Według prezydenta Turcji decyzja kanclerza Austrii o zamknięciu kilku meczetów popchnie świat w kierunku kolejnej wojny religijnej. - Naprawdę myślicie, że pozostaniemy bezczynni, gdy robicie coś takiego? - zapowiedział Erdogan.
Kanclerz Austrii postanowił rozprawić się z problemem tzw. "politycznego islamu". Dlatego wydał polecenie, aby wydalić z kraju kilku finansowanych z zagranicy imamów. W ramach akcji Austria zamknie również siedem meczetów.
„Ogłaszają, że chcą wygnać z Austrii naszych duchownych. Naprawdę myślicie, że pozostaniemy bezczynni, gdy robicie coś takiego? To przecież oznacza, że i my będziemy zmuszeni coś przedsięwziąć” – argumentował turecki prezydent podczas spotkania z wyborcami.

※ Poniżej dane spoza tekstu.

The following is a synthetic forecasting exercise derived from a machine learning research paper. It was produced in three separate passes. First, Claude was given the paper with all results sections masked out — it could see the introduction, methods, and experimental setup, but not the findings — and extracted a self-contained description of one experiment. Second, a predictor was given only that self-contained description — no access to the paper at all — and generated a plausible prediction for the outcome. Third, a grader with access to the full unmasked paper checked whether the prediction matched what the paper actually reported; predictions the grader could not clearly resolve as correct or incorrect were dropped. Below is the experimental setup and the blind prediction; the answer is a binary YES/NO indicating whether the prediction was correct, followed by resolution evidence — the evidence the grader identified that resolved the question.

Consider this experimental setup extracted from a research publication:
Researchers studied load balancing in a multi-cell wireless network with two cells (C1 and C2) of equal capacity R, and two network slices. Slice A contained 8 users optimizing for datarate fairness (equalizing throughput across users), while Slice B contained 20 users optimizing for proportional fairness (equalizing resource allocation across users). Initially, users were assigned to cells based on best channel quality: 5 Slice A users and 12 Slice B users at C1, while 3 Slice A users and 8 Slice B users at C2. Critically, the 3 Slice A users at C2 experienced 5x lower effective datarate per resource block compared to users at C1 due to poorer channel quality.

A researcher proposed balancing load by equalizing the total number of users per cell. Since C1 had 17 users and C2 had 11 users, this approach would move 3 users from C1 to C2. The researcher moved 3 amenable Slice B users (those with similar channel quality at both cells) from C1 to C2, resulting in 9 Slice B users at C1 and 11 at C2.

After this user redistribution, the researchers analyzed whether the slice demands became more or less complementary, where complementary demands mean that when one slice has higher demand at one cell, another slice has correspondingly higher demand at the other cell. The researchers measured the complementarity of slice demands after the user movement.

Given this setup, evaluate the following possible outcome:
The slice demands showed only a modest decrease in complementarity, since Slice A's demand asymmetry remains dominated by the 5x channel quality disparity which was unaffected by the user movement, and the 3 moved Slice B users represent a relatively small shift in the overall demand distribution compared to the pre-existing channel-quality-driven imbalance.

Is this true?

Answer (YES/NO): NO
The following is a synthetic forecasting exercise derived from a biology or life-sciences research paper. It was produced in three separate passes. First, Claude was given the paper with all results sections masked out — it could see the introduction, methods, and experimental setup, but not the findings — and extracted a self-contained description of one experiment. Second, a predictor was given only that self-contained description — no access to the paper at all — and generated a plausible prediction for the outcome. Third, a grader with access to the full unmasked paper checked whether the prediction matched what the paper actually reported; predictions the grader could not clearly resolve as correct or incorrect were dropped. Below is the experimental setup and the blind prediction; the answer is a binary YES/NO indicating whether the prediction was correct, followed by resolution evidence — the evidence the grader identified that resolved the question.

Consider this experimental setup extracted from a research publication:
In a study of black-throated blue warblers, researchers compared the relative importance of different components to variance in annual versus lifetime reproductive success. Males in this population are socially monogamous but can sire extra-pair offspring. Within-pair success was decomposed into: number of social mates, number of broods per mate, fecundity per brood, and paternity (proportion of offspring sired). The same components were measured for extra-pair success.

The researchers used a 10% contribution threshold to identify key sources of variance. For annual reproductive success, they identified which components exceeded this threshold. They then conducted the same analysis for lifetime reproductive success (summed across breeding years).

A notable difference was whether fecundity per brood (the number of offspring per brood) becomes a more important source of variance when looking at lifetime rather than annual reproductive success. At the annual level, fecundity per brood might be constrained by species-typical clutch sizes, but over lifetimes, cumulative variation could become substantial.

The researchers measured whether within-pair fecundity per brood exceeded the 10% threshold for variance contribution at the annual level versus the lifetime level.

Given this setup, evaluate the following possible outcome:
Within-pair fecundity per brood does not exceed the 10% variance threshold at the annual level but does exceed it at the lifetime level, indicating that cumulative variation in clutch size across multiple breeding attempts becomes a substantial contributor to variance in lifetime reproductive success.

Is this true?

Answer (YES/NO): YES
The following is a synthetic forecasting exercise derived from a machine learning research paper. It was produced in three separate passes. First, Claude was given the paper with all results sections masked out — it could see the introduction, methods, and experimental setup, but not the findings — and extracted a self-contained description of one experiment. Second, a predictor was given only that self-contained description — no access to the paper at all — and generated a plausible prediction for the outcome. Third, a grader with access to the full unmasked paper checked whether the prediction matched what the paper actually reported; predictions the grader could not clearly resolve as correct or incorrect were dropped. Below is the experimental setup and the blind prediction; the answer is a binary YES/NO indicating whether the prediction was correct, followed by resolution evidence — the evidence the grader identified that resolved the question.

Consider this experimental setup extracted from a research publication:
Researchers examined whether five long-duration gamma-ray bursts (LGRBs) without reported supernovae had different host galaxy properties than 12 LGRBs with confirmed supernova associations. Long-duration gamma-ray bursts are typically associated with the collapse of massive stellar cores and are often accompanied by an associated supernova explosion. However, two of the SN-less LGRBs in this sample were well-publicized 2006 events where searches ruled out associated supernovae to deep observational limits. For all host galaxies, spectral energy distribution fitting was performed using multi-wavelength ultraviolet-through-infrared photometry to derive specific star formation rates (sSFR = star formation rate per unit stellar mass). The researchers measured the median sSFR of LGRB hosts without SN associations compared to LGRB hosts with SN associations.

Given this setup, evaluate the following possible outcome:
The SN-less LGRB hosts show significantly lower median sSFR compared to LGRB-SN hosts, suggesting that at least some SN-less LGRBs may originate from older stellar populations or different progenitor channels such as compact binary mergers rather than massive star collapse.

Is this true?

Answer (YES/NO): NO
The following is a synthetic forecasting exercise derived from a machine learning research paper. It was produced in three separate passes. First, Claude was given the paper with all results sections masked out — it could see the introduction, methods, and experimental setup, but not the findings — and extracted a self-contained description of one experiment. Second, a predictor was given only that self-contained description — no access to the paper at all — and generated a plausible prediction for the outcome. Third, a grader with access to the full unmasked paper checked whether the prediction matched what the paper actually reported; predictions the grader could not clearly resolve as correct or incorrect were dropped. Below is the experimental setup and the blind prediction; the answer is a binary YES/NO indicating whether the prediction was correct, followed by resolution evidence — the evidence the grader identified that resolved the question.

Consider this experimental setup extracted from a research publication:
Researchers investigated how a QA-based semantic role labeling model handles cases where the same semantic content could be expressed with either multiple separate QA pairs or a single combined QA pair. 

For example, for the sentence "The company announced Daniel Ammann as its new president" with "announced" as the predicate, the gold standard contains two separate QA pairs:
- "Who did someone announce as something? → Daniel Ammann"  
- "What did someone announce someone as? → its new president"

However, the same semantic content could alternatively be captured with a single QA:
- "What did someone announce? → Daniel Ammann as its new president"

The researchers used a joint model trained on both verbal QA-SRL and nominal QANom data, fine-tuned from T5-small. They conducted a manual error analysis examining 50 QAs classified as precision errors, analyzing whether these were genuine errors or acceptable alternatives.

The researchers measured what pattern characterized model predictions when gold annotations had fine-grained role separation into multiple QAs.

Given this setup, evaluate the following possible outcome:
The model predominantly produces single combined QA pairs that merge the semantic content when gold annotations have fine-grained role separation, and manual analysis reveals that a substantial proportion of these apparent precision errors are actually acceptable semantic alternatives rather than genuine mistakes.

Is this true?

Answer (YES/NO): NO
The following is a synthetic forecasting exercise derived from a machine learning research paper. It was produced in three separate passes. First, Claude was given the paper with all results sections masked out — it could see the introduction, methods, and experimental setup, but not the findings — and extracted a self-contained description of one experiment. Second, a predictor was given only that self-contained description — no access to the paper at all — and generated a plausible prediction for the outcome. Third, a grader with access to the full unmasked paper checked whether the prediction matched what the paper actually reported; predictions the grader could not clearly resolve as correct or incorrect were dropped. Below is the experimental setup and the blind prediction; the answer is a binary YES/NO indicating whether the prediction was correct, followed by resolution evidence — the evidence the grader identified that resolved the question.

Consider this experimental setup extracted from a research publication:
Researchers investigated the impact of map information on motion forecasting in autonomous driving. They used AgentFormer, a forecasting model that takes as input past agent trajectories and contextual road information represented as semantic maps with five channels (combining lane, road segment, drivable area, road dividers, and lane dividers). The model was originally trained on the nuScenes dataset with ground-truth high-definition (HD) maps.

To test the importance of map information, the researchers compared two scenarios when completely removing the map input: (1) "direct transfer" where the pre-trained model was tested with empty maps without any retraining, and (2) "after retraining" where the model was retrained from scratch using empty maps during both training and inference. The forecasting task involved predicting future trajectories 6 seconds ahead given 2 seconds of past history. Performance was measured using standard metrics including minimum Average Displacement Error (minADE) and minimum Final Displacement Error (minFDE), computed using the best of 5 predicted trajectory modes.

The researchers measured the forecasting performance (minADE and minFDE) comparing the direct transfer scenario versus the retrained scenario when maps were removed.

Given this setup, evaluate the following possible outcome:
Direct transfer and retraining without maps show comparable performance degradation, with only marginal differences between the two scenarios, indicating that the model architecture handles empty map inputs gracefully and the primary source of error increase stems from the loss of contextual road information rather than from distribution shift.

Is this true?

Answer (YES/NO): NO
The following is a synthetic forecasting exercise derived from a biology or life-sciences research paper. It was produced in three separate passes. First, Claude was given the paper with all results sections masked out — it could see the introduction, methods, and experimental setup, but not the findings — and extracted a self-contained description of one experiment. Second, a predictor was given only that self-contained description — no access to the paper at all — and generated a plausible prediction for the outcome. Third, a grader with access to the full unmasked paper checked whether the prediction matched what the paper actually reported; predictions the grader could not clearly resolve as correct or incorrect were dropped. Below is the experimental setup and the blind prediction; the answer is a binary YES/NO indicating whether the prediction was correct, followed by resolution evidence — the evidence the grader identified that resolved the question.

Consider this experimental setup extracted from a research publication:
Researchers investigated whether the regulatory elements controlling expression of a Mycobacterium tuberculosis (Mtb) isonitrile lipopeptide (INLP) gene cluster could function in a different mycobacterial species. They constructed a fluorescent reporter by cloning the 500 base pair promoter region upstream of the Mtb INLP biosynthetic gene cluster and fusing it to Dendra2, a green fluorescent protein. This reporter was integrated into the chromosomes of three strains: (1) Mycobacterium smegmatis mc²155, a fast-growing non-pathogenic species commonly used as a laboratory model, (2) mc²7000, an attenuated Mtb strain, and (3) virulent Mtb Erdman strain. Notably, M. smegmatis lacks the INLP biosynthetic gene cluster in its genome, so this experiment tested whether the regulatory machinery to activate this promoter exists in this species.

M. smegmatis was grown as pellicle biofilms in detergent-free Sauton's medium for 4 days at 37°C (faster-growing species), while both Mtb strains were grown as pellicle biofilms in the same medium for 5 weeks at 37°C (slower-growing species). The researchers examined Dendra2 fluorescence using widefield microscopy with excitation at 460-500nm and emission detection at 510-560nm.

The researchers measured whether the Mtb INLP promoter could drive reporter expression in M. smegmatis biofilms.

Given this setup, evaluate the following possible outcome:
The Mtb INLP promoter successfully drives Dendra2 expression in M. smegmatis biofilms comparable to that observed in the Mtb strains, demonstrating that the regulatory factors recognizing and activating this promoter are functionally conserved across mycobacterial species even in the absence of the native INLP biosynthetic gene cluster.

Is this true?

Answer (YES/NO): YES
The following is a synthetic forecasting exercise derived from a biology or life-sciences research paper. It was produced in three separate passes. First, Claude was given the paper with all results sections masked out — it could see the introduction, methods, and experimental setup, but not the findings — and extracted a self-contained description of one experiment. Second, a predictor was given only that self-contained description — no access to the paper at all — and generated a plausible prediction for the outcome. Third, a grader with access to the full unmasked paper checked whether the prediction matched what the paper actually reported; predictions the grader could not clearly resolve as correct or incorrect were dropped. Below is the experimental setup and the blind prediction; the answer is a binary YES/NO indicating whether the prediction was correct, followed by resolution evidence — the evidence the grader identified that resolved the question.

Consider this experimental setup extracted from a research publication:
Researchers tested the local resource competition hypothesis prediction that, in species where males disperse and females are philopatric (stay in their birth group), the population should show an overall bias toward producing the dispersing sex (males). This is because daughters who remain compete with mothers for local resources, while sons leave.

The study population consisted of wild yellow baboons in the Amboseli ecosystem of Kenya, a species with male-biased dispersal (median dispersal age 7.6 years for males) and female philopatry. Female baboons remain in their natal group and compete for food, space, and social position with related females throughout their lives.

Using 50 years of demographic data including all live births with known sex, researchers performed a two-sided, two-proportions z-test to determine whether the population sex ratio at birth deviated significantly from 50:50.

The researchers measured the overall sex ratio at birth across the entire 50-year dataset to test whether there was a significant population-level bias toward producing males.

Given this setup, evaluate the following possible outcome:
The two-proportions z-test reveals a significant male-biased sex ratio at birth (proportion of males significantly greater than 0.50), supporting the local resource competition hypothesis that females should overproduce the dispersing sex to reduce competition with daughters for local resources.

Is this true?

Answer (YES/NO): NO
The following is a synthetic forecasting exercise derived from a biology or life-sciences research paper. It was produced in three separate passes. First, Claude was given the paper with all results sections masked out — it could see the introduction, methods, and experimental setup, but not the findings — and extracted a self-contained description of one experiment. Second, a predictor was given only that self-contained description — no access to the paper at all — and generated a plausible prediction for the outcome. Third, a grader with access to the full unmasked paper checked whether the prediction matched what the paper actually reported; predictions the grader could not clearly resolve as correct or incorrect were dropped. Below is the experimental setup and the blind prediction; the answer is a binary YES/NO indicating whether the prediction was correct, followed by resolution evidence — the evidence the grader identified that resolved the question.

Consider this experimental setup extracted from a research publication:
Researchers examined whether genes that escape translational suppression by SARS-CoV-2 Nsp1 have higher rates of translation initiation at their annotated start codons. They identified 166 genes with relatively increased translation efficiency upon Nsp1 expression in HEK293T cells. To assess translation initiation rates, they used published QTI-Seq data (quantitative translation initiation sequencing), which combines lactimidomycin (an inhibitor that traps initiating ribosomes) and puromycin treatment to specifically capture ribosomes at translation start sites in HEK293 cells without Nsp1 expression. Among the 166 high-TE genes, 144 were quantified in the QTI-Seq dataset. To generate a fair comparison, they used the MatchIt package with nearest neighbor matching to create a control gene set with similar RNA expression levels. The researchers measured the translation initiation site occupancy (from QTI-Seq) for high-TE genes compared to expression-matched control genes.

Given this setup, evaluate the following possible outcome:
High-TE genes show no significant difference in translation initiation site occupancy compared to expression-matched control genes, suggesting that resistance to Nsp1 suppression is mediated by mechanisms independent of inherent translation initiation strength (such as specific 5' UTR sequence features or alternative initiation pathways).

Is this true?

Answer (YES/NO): NO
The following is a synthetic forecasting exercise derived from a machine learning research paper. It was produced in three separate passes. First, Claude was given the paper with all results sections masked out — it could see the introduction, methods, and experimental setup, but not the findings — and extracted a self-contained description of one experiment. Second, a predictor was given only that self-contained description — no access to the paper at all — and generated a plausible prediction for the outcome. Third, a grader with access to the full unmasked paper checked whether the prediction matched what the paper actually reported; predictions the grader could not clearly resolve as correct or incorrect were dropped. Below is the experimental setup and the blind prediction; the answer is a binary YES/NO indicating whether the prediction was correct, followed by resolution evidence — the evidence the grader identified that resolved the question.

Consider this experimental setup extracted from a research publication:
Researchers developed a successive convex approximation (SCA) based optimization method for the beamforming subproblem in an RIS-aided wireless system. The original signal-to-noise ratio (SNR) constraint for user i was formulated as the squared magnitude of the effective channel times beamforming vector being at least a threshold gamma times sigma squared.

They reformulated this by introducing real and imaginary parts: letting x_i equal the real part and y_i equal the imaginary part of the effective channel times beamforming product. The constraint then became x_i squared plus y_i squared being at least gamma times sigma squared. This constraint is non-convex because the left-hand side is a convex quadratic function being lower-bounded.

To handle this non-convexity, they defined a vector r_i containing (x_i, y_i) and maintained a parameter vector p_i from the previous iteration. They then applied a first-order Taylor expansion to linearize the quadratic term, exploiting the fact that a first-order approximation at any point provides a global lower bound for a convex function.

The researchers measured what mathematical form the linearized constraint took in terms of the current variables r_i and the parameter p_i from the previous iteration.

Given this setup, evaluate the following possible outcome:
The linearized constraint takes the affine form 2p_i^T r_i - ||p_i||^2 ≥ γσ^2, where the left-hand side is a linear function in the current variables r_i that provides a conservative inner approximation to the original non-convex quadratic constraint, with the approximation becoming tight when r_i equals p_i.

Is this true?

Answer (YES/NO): YES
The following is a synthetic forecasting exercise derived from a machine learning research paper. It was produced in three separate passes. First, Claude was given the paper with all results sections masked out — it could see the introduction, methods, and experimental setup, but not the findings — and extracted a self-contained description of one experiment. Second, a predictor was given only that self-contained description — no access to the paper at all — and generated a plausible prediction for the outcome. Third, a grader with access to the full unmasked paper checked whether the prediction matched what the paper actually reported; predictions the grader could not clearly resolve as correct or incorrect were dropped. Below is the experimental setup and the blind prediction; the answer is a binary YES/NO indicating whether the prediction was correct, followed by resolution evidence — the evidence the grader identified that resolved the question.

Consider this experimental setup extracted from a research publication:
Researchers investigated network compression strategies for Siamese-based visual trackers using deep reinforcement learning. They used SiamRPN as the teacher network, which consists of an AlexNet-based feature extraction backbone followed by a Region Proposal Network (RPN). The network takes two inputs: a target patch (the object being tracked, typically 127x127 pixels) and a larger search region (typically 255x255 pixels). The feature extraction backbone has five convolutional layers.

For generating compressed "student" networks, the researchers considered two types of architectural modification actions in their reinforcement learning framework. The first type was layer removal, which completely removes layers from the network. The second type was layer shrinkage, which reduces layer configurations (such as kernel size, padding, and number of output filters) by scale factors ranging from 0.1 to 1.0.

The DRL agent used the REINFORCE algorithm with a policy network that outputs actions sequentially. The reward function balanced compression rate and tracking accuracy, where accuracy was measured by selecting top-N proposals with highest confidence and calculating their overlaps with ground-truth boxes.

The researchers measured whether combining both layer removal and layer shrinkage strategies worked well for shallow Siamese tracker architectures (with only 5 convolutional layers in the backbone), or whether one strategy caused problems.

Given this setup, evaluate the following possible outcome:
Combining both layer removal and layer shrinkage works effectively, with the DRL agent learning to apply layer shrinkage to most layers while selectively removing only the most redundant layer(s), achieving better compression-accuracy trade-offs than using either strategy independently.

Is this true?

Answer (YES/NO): NO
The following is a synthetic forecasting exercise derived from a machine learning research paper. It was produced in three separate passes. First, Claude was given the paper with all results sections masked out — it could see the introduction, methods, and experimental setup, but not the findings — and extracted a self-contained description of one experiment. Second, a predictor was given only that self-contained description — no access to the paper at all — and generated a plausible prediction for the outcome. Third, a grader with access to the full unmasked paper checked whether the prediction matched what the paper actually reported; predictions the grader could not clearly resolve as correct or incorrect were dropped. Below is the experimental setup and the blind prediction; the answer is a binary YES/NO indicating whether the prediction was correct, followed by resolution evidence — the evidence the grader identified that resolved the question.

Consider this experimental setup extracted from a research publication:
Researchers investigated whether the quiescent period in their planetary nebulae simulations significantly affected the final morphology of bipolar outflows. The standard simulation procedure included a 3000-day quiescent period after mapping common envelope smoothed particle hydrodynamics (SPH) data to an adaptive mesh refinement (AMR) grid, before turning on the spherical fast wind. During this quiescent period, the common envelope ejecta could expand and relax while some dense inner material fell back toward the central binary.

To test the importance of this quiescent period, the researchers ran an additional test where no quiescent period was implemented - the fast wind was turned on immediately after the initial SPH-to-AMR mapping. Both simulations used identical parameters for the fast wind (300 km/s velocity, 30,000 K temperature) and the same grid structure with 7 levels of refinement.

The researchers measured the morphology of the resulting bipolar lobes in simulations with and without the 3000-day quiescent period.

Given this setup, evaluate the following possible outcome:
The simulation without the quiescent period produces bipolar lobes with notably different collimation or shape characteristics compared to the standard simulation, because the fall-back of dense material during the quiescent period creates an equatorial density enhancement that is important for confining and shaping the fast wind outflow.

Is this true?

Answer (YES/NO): NO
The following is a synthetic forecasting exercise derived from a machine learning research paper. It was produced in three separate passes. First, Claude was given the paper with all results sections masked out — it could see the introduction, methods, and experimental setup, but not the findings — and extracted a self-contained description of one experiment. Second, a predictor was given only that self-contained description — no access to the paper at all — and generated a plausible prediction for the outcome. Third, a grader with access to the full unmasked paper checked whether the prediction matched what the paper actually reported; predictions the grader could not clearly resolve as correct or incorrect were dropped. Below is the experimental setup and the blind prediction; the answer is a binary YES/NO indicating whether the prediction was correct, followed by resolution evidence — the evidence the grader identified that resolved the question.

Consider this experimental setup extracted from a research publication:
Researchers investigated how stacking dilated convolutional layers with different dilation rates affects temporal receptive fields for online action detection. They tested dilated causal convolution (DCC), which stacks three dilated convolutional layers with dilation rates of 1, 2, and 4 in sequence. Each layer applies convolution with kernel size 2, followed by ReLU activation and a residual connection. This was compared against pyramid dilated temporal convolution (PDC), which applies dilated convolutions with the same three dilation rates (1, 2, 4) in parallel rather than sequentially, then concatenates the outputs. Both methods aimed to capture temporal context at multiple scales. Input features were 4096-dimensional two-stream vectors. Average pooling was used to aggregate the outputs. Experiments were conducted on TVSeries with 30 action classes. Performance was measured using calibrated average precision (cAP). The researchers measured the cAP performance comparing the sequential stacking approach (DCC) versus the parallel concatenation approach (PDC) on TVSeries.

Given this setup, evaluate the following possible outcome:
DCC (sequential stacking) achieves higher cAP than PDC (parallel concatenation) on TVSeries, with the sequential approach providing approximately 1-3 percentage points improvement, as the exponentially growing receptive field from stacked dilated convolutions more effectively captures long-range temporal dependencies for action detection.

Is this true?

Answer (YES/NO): NO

Eksperci zauważają, że zapowiadane restrykcje wobec przedstawicieli radykalnego islamu w Austrii mogą stać się jednym z ważnych tematów kampanii wyborczej w Turcji.
Według austriackiego MSW służby przyglądają się obecnie działalności sześćdziesięciu spośród 260 imamów w tym kraju. Ich zaangażowanie polityczne budzi poważne zastrzeżenia. Większość z nich to duchowni finansowani przez Turcję.